Spark JSON DStream Print() / saveAsTextFiles not working - scala

Issue Description:
Spark Version: 1.6.2
Execution: Spark-shell (REPL) master = local[2] (tried local[*])
example.json is as below:
{"name":"D2" ,"lovesPandas":"Y"}
{"name":"D3" ,"lovesPandas":"Y"}
{"name":"D4" ,"lovesPandas":"Y"}
{"name":"D5" ,"lovesPandas":"Y"}
Code executing in Spark-shell local mode:
import org.apache.spark._
import org.apache.spark.streaming._
import org.apache.spark.streaming.StreamingContext._
import org.apache.spark.streaming.kafka._
import org.apache.spark.sql._
import org.json4s._
import org.json4s.jackson.JsonMethods._
import _root_.kafka.serializer.StringDecoder
import _root_.kafka.serializer.Decoder
import _root_.kafka.utils.VerifiableProperties
import org.apache.hadoop.hbase._
import org.apache.hadoop.hbase.HBaseConfiguration
import org.apache.hadoop.hbase.client.Put
import org.apache.hadoop.hbase.io.ImmutableBytesWritable
import org.apache.hadoop.hbase.mapred.TableOutputFormat
import org.apache.hadoop.hbase.util.Bytes
import org.apache.hadoop.mapred.JobConf
import org.apache.kafka.clients.consumer.ConsumerConfig
import org.apache.spark.SparkConf
import org.apache.spark.SparkContext
import org.apache.spark.streaming.Seconds
import org.apache.spark.streaming.StreamingContext
val ssc = new StreamingContext(sc, Seconds(2) )

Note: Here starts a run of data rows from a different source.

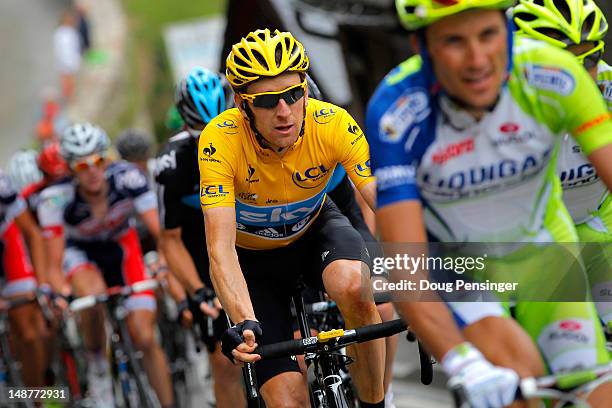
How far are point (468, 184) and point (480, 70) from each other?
0.46 m

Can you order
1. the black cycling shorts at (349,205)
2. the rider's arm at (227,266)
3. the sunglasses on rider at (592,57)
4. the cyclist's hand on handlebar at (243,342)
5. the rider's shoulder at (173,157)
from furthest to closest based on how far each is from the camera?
the rider's shoulder at (173,157) → the black cycling shorts at (349,205) → the sunglasses on rider at (592,57) → the rider's arm at (227,266) → the cyclist's hand on handlebar at (243,342)

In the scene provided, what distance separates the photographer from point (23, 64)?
3125cm

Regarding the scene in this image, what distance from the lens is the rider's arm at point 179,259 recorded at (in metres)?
7.65

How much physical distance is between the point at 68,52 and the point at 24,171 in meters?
15.1

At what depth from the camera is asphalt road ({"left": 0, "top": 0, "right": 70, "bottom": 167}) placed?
95.1 feet

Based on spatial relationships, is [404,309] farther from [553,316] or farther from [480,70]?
[480,70]

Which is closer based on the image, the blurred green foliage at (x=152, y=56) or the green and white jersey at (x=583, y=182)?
the green and white jersey at (x=583, y=182)

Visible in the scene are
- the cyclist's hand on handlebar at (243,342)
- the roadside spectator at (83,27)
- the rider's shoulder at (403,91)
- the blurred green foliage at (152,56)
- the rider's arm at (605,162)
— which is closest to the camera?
the rider's arm at (605,162)

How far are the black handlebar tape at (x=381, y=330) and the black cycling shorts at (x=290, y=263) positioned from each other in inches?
31.8

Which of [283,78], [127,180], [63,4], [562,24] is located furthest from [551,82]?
[63,4]

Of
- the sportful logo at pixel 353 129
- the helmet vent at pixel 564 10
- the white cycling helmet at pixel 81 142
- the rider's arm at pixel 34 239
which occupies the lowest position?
the sportful logo at pixel 353 129

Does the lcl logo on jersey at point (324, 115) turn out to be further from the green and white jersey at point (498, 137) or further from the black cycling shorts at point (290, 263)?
the green and white jersey at point (498, 137)

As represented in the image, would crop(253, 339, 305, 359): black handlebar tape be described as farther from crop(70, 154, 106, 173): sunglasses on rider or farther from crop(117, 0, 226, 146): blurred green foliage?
crop(117, 0, 226, 146): blurred green foliage

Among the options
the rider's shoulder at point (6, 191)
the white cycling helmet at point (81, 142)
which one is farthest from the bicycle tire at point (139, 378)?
the rider's shoulder at point (6, 191)
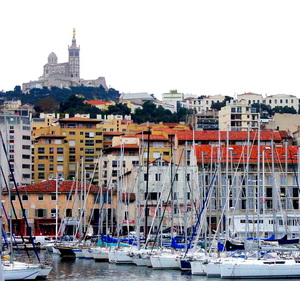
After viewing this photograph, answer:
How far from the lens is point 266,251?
47406mm

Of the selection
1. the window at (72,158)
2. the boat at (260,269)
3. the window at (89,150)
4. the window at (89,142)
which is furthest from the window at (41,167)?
the boat at (260,269)

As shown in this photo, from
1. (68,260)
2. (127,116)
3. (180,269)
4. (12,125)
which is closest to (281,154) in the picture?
(68,260)

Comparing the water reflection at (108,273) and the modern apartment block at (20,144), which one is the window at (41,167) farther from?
the water reflection at (108,273)

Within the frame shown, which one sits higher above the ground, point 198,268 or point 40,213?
point 198,268

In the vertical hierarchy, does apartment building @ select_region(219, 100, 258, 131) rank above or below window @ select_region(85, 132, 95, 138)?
above

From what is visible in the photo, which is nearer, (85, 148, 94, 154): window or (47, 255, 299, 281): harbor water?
(47, 255, 299, 281): harbor water

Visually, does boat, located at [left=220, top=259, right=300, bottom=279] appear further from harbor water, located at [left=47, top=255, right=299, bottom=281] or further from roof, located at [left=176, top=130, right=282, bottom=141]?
roof, located at [left=176, top=130, right=282, bottom=141]

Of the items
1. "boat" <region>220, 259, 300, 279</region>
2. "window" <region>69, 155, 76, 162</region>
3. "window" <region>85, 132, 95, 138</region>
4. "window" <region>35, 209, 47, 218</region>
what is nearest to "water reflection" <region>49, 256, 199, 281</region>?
"boat" <region>220, 259, 300, 279</region>

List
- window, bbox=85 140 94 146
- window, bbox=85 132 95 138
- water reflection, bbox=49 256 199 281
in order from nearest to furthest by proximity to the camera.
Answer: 1. water reflection, bbox=49 256 199 281
2. window, bbox=85 140 94 146
3. window, bbox=85 132 95 138

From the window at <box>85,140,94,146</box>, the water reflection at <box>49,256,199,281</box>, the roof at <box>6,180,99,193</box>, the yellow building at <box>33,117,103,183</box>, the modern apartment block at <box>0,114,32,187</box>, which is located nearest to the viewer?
the water reflection at <box>49,256,199,281</box>

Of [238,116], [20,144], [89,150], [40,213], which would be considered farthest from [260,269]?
[238,116]

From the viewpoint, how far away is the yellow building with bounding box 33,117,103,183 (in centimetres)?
12612

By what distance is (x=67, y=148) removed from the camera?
430ft

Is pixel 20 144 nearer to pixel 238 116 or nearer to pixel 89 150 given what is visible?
pixel 89 150
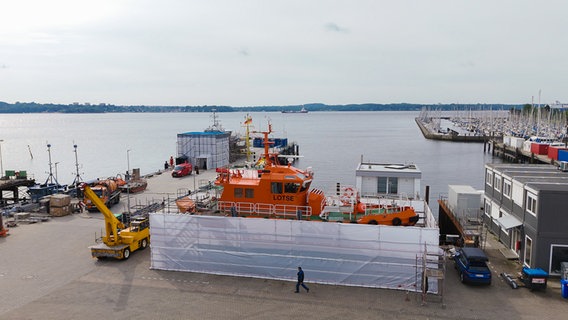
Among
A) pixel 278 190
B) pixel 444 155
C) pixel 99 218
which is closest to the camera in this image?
pixel 278 190

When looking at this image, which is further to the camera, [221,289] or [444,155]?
[444,155]

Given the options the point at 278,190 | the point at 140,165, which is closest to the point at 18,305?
the point at 278,190

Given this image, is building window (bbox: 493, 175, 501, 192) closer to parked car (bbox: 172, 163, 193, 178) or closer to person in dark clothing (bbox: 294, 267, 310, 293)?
person in dark clothing (bbox: 294, 267, 310, 293)

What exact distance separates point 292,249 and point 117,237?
1000cm

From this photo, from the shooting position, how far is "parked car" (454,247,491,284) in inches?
744

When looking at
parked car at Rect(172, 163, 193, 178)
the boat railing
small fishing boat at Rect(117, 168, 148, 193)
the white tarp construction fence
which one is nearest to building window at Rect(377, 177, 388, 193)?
the boat railing

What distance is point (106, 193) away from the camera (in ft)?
114

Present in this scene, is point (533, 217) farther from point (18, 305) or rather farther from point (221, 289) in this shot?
point (18, 305)

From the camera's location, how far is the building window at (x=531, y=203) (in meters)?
20.4

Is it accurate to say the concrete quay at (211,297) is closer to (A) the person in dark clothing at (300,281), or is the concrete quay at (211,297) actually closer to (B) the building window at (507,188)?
(A) the person in dark clothing at (300,281)

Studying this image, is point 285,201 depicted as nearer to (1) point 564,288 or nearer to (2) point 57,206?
(1) point 564,288

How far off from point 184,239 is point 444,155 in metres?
82.9

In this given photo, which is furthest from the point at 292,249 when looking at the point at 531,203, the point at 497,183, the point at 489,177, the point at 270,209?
the point at 489,177

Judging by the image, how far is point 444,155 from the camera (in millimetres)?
93688
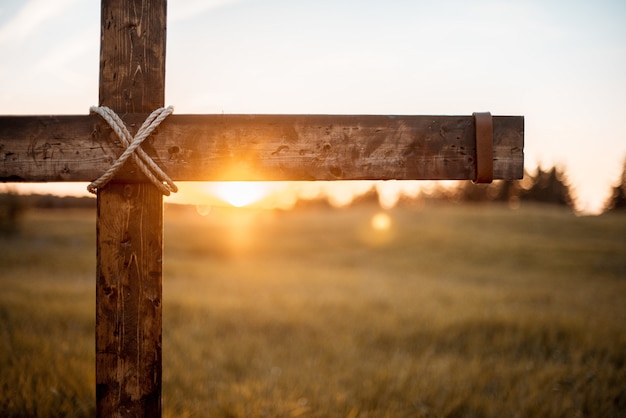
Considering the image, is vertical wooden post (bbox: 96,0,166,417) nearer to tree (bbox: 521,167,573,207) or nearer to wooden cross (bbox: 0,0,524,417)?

val messages = ssc.textFileStream("C:\\pdtemp\\test\\example.json")
messages.print()
I tried the saveAsTextFiles but it is not saving any files too.
this does not work -- shows no output -- tried the same with reading stream from Kafka on a spark-shell
tried the following too -- does not work:
messages.foreachRDD(rdd => rdd.foreach(print))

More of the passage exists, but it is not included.